• WHAT NEEDS TO BE DONE: Because the pictures are not wanted, give back only the exact text of every entry below.

Start of Block

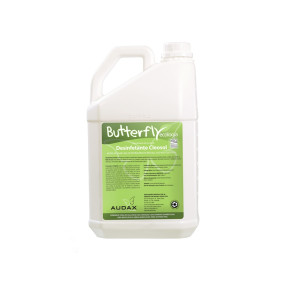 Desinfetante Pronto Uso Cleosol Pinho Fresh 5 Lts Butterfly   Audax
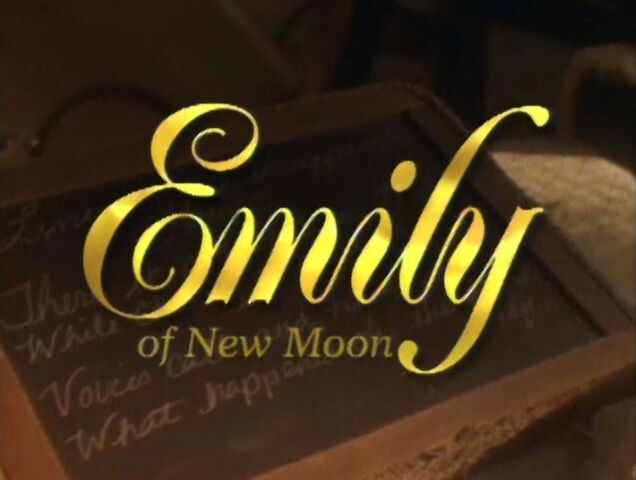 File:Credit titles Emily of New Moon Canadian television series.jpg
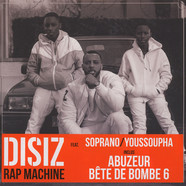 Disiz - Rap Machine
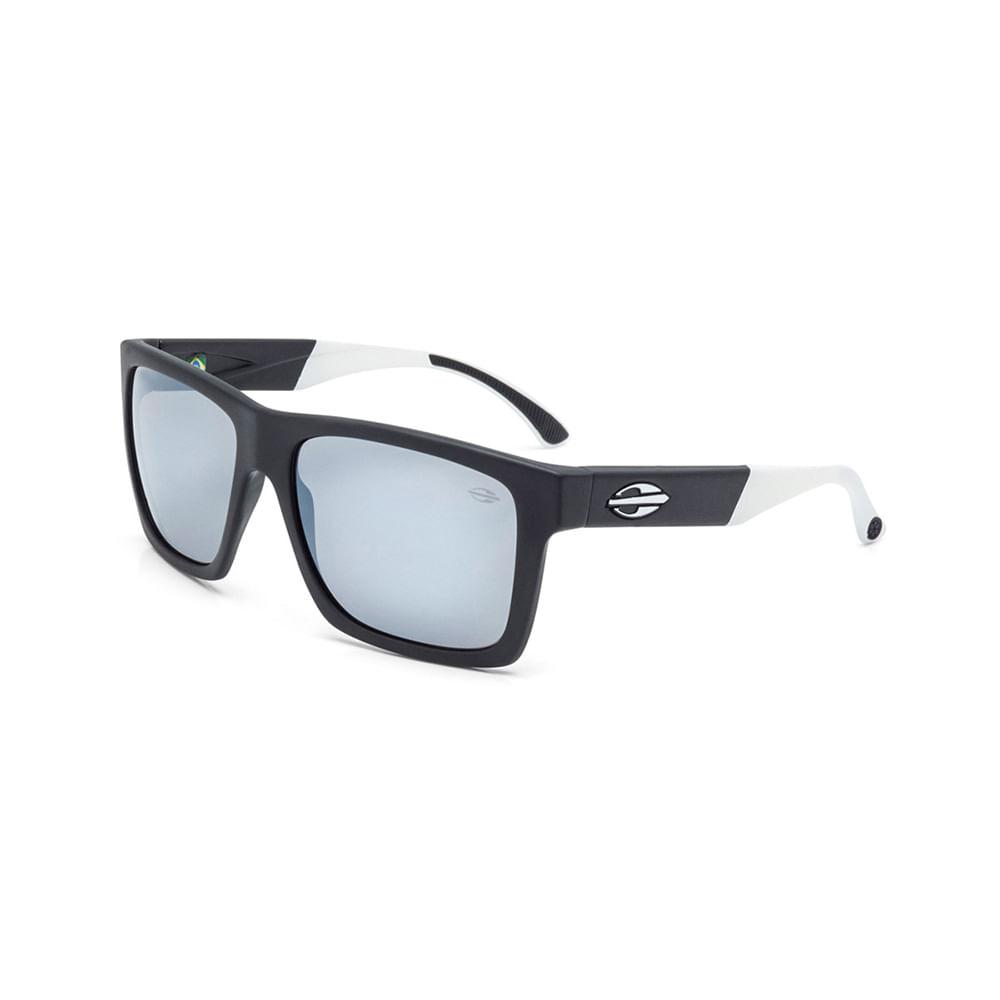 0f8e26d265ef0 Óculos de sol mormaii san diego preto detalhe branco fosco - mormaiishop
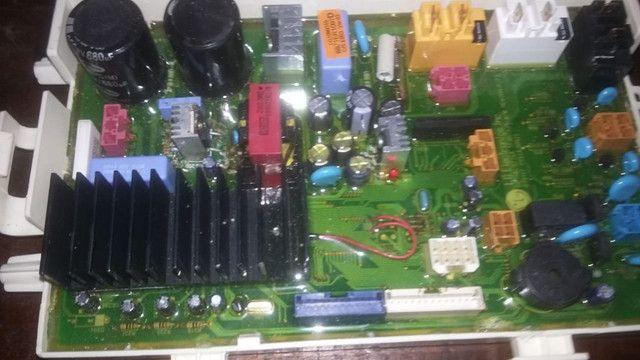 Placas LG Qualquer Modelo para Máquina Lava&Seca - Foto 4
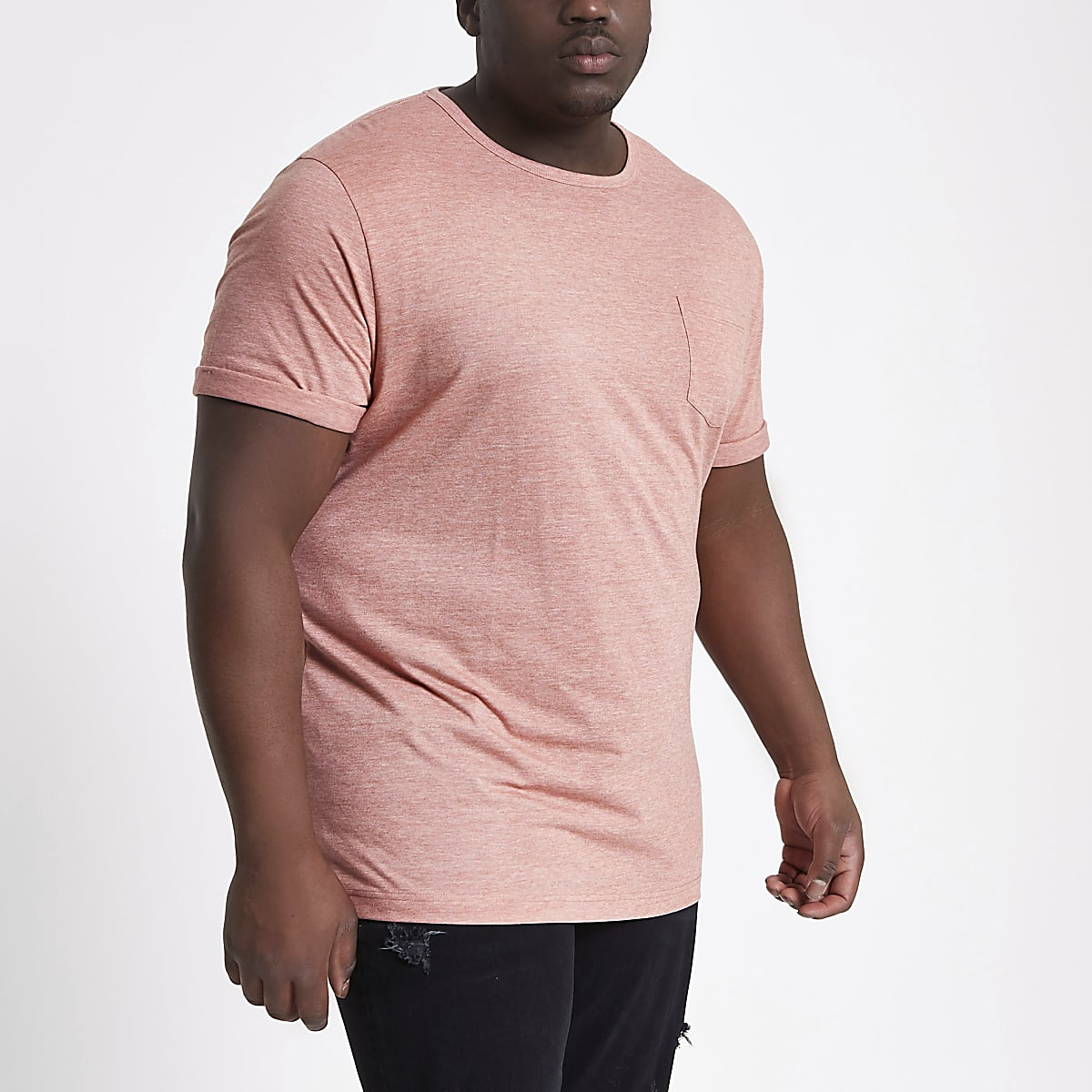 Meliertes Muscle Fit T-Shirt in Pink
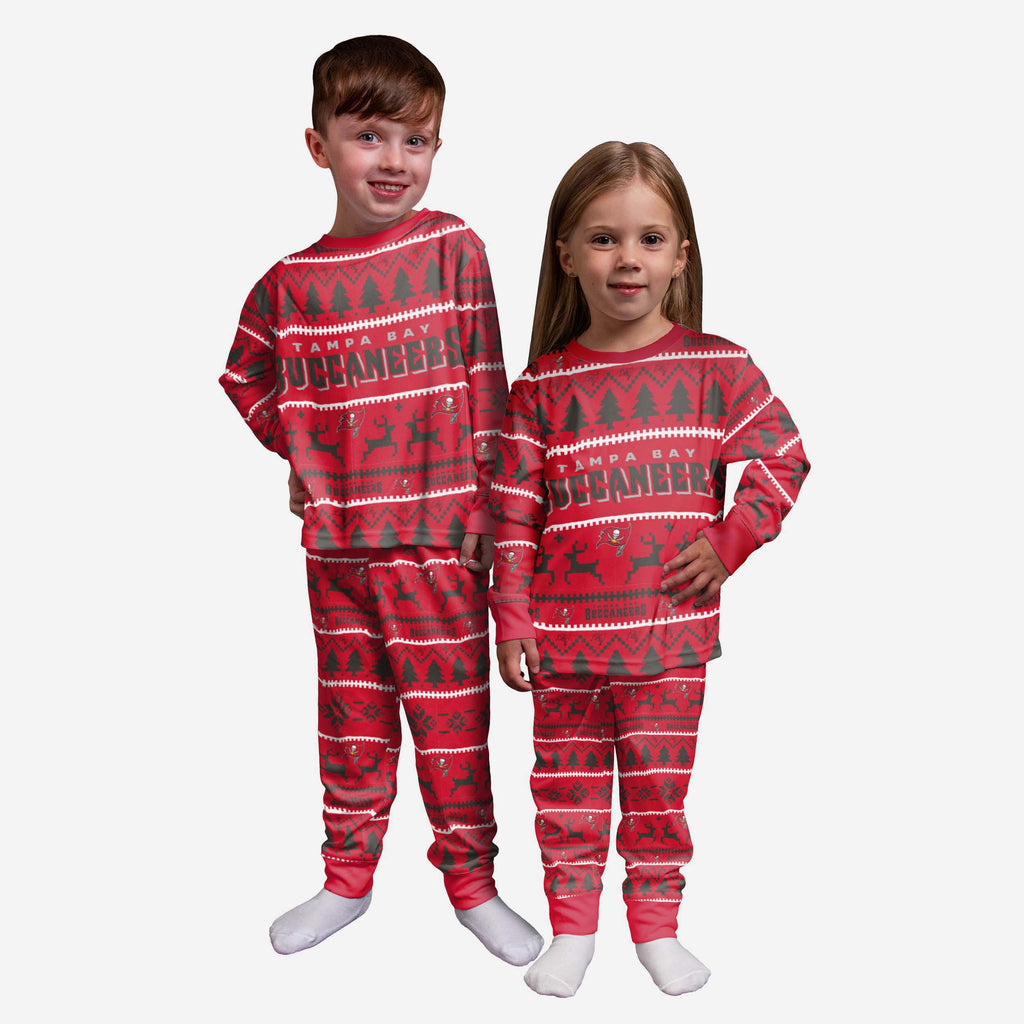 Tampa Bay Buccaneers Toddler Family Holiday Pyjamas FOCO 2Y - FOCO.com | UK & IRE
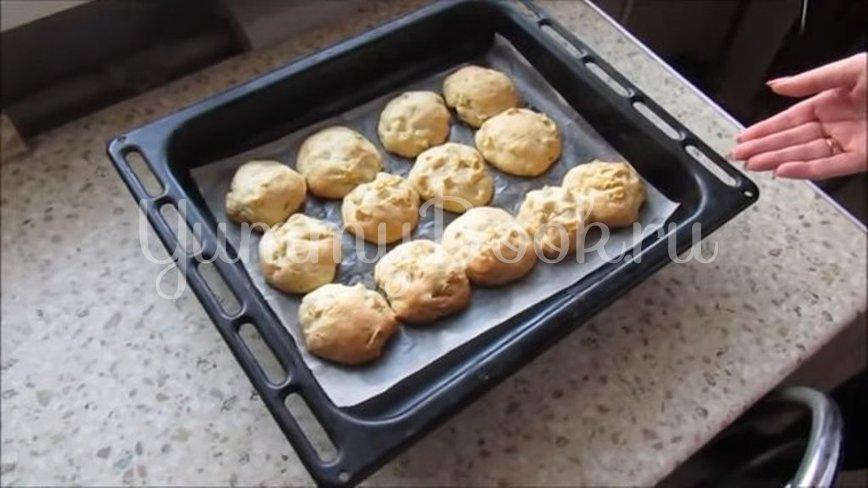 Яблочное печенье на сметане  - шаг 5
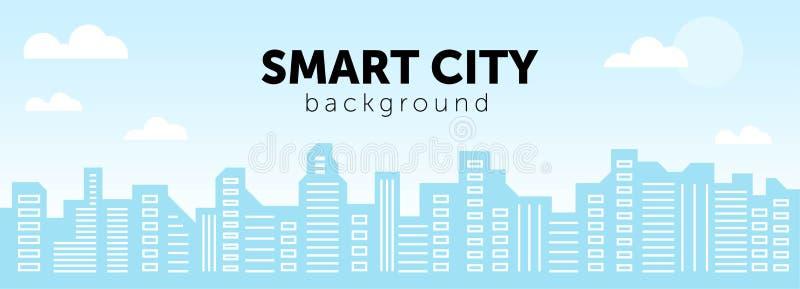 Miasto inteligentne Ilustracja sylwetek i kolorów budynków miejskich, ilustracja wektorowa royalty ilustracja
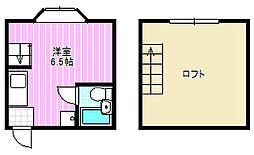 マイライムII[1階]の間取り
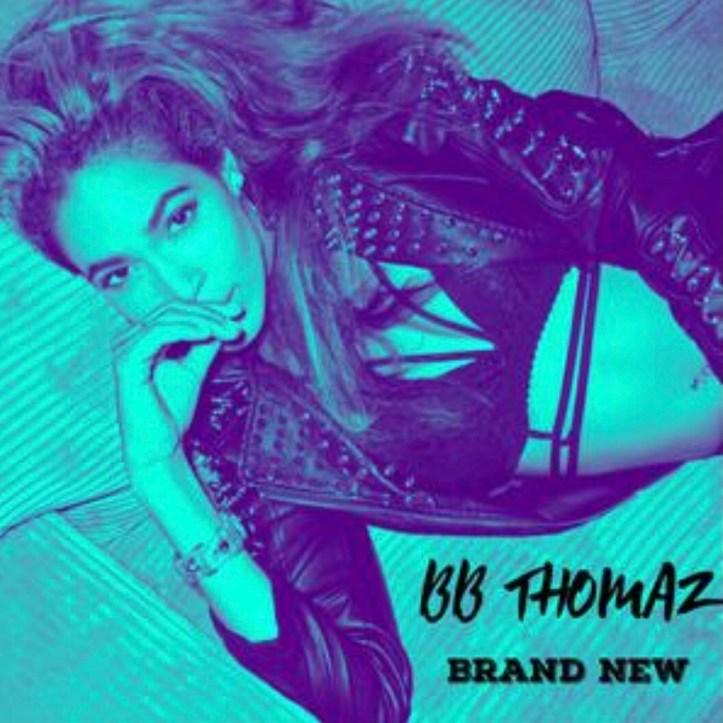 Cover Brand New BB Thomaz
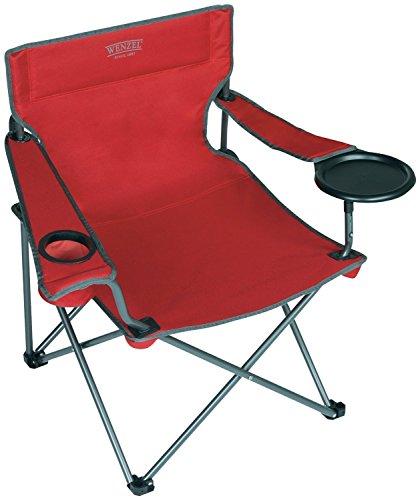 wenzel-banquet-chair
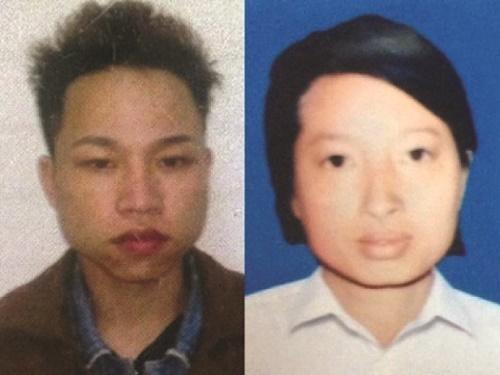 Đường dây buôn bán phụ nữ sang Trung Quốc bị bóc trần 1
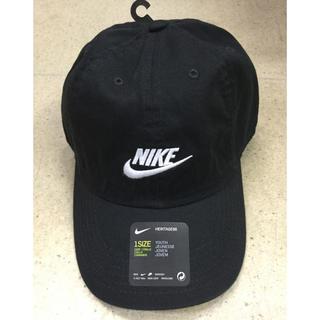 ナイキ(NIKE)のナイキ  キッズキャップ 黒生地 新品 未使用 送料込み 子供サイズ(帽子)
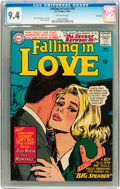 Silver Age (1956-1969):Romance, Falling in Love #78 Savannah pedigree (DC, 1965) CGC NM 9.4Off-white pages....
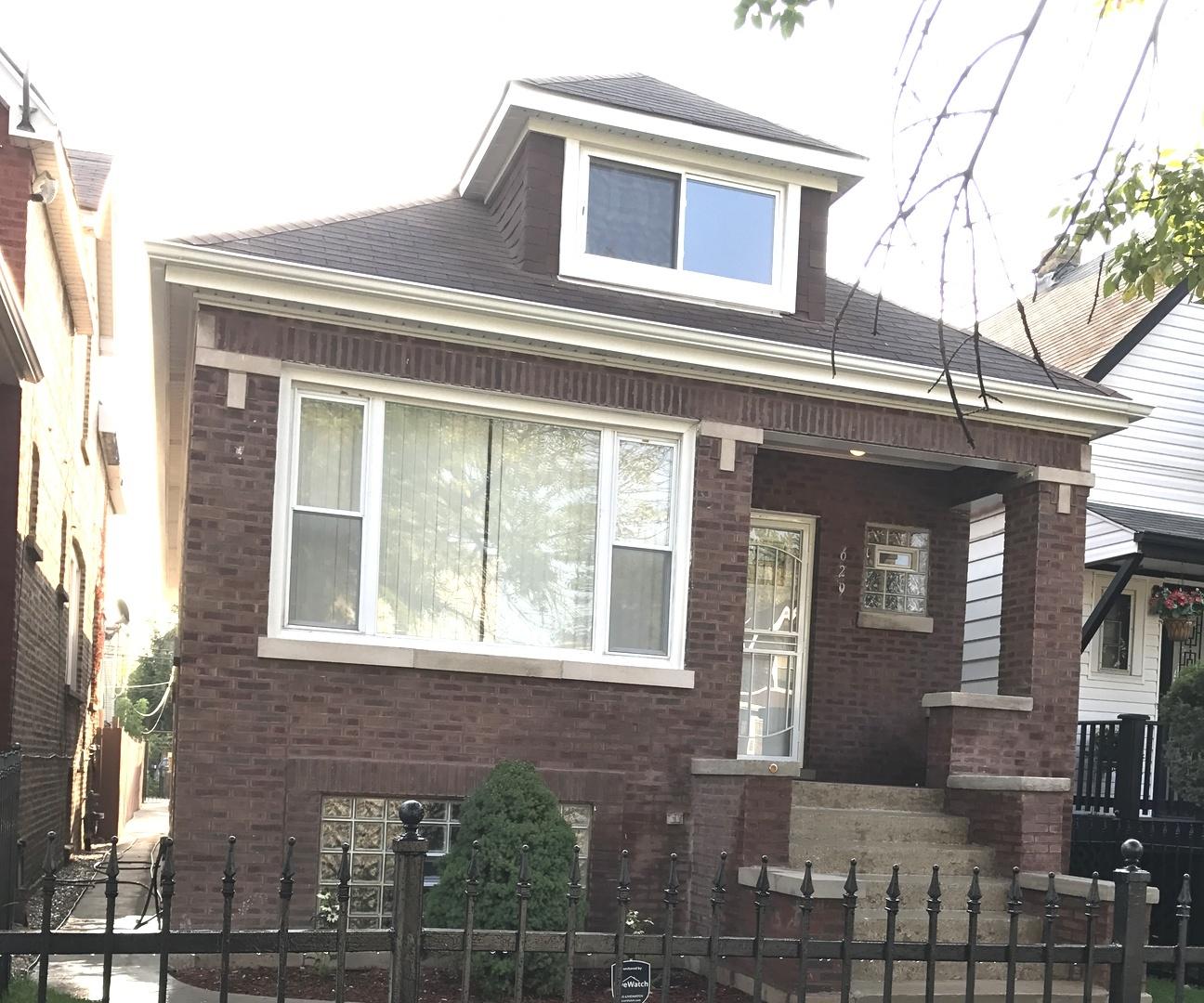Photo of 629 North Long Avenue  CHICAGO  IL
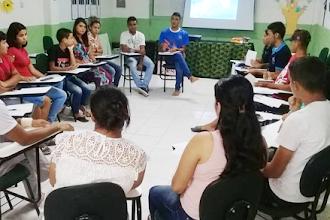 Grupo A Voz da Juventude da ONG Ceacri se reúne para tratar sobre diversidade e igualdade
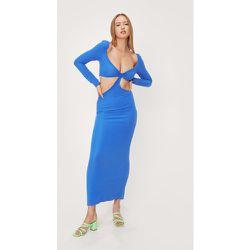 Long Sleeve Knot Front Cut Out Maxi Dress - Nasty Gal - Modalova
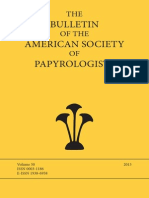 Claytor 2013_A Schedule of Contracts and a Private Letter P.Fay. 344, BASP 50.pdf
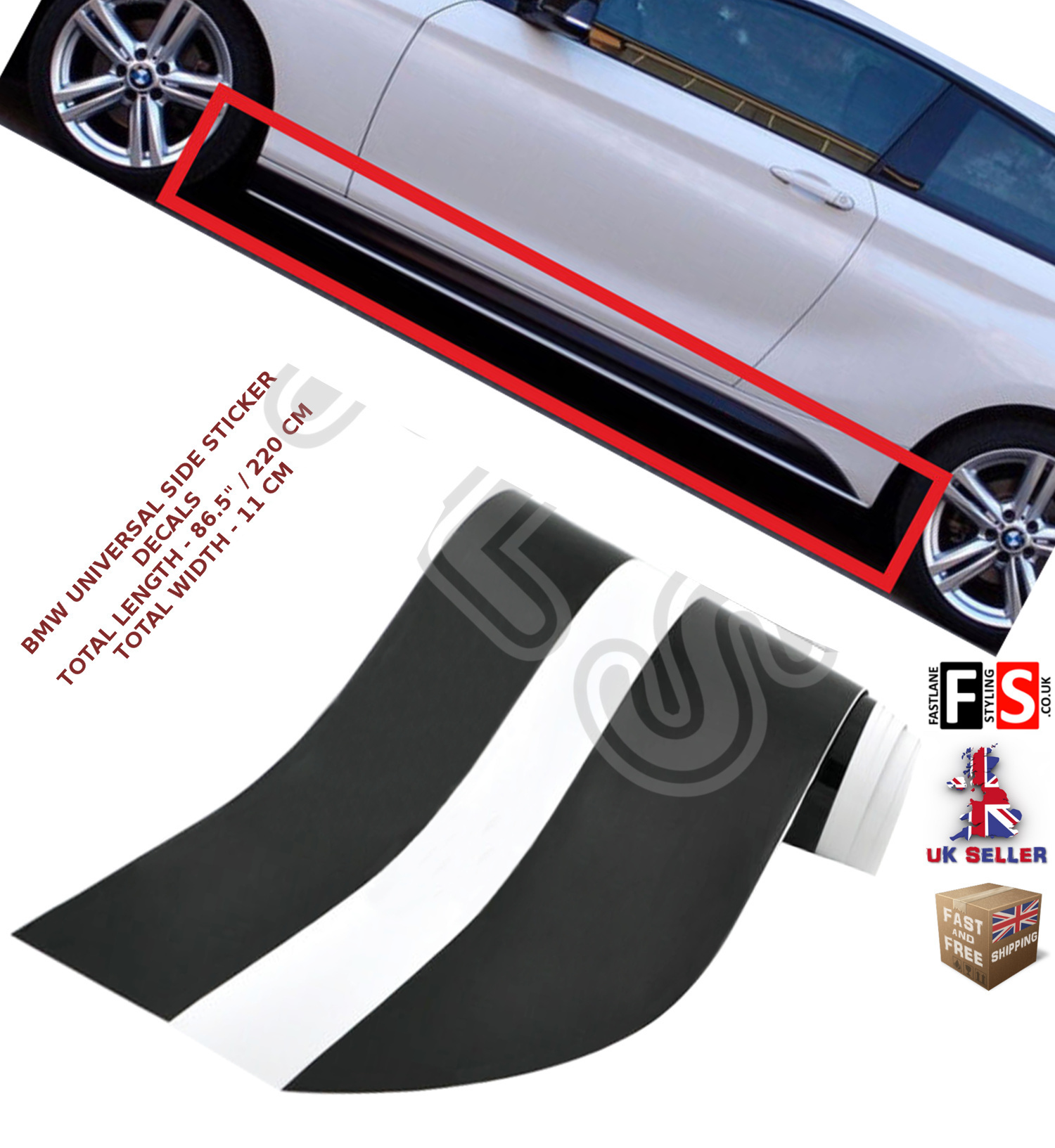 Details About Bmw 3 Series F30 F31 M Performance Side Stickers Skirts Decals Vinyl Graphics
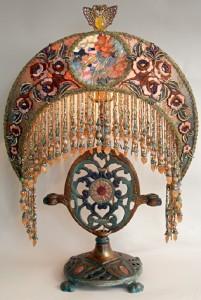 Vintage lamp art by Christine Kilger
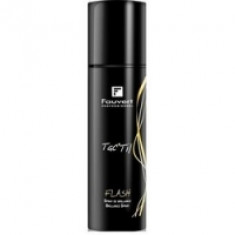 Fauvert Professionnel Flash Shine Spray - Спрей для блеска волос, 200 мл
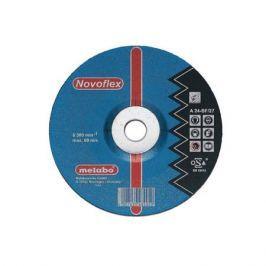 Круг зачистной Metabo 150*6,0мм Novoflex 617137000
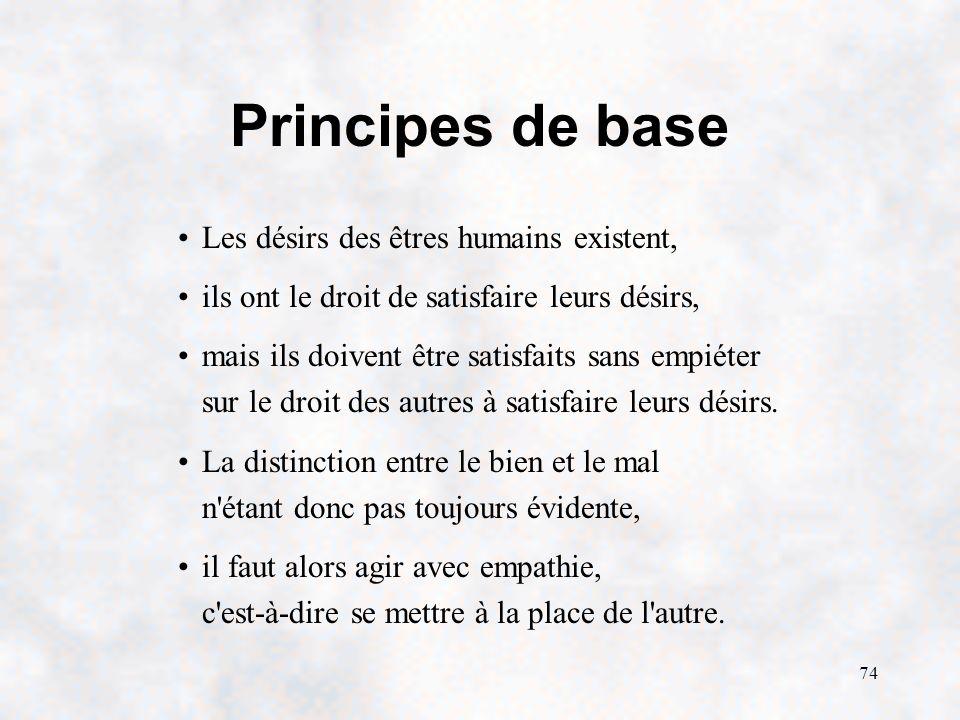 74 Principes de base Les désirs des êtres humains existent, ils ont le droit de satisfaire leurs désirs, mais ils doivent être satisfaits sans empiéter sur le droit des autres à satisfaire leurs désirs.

End of Block

• RESPONSE TO THIS EXERCISE:
 Desinfetante Pronto Uso Cleosol Pinho Fresh 5 Lts Butterfly   Audax
 File:Credit titles Emily of New Moon Canadian television series.jpg
 Disiz - Rap Machine
 0f8e26d265ef0 Óculos de sol mormaii san diego preto detalhe branco fosco - mormaiishop
 Placas LG Qualquer Modelo para Máquina Lava&Seca - Foto 4
 Meliertes Muscle Fit T-Shirt in Pink
 Tampa Bay Buccaneers Toddler Family Holiday Pyjamas FOCO 2Y - FOCO.com | UK & IRE
 Яблочное печенье на сметане  - шаг 5
 Miasto inteligentne Ilustracja sylwetek i kolorów budynków miejskich, ilustracja wektorowa royalty ilustracja
 マイライムII[1階]の間取り
 Cover Brand New BB Thomaz
 wenzel-banquet-chair
 Đường dây buôn bán phụ nữ sang Trung Quốc bị bóc trần 1
 ナイキ(NIKE)のナイキ  キッズキャップ 黒生地 新品 未使用 送料込み 子供サイズ(帽子)
 Silver Age (1956-1969):Romance, Falling in Love #78 Savannah pedigree (DC, 1965) CGC NM 9.4Off-white pages....
Photo of 629 North Long Avenue  CHICAGO  IL
 Grupo A Voz da Juventude da ONG Ceacri se reúne para tratar sobre diversidade e igualdade
 Long Sleeve Knot Front Cut Out Maxi Dress - Nasty Gal - Modalova
 Claytor 2013_A Schedule of Contracts and a Private Letter P.Fay. 344, BASP 50.pdf
 Details About Bmw 3 Series F30 F31 M Performance Side Stickers Skirts Decals Vinyl Graphics
 Vintage lamp art by Christine Kilger
 Fauvert Professionnel Flash Shine Spray - Спрей для блеска волос, 200 мл
 Круг зачистной Metabo 150*6,0мм Novoflex 617137000
 74 Principes de base Les désirs des êtres humains existent, ils ont le droit de satisfaire leurs désirs, mais ils doivent être satisfaits sans empiéter sur le droit des autres à satisfaire leurs désirs.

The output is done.